講演1では、吉永壮志先生(島根県教育庁文化財課 企画員)より、大发体育海地域の地理的特性、「海商」としての性格も持つ渤海使などについてお話をしていただきました。時には冬(旧暦10月~12月)の季節風を利用し、朝鮮半島から短期間で航海して大发体育海地域に来着したそうです。また、潮の干満を利用した出入りがしやすいという港としての機能を自然と持ち合わせるラグーンが、大发体育海側に多く存在することが海上交通を発展させたということに驚きました。また、9世紀以降、朝鮮半島を南下して島伝いに渤海使が西大发体育海地域に来着することが可能となり、実質は「海商」としての性格を持つ渤海使の様子についても歴史書や漢詩集に記されているそうです。

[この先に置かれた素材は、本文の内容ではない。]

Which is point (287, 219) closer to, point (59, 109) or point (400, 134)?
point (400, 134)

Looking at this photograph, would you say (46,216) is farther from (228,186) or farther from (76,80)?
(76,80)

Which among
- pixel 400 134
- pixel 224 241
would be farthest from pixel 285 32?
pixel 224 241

講演2では、長谷川博史先生(島根大学教育学部社会科教育専攻 教授)より、「西大发体育海水運」についてお話をしていただきました。西大发体育海地域では、中世以降に国内外を含む広範囲で廻船が展開したそうです。すでに中世の初期には、伯耆国(鳥取県)の租税を積む船が、若さ国(福井県)の小浜に着岸したことが小右記に記されていたそうです。また、島根大学から東に位置する「美保関」についても、宍道湖?中海と外海を結び、隠岐の島への渡海の重要港湾で、京都へと続く小浜(福井県)と同様の寄港地であったことを学びました。

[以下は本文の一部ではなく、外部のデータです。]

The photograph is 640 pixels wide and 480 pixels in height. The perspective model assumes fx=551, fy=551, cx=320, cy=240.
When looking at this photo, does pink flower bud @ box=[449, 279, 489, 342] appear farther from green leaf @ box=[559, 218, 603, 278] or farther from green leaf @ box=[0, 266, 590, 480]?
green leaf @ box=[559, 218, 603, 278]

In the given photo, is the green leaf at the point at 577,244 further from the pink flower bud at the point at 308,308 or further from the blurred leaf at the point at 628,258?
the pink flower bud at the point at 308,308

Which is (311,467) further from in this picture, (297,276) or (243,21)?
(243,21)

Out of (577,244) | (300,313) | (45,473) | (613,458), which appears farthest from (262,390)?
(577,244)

講演3では、守岡正司先生(島根県立古代出雲歴史博物館 調整監)より、中世の大发体育海を渡り、人々の生活の様子を現在に残す「貿易陶磁器」についてお話をしていただきました。島根県内の遺跡でも出土している青磁や白磁について詳しく説明がありました。出雲国府や石見国府など、古代の役所や宗教関連遺跡などに貿易陶磁器がまとまって出土しているそうです。時代の流れや食文化の変化によって、出土する貿易陶磁器の種類に偏りがあり、時代や遺跡ごとに大きく異なることを学びました。

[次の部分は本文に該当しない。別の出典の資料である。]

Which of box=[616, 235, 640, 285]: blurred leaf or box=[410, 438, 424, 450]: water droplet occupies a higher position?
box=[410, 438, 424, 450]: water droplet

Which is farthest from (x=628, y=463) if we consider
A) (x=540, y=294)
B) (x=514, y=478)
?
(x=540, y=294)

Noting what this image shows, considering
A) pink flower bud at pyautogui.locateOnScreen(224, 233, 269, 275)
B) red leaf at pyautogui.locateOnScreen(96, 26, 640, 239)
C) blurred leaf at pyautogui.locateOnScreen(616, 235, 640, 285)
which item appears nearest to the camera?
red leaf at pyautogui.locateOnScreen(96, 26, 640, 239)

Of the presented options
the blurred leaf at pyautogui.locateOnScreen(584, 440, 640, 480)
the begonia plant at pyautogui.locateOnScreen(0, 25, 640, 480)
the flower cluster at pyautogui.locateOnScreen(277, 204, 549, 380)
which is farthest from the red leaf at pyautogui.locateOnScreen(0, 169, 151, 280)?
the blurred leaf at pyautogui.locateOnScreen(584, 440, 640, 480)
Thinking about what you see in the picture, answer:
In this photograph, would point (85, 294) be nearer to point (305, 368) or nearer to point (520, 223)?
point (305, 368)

第二部では、荒河一渡先生(島根大学次世代たたら協創センター副センター長 教授)より、地域企業等と連携した共同研究や金属材料分野における高度人材育成を進める「次世代たたら協創センターNEXTA」について説明がありました。次世代たたら協創センターNEXTA「わくわくマテリアルセミナー」についての学生取材記事(【学生取材】わくわくマテリアルセミナー | 国立大学法人 島根大学 (shimane-u.ac.jp))も合わせてご覧ください。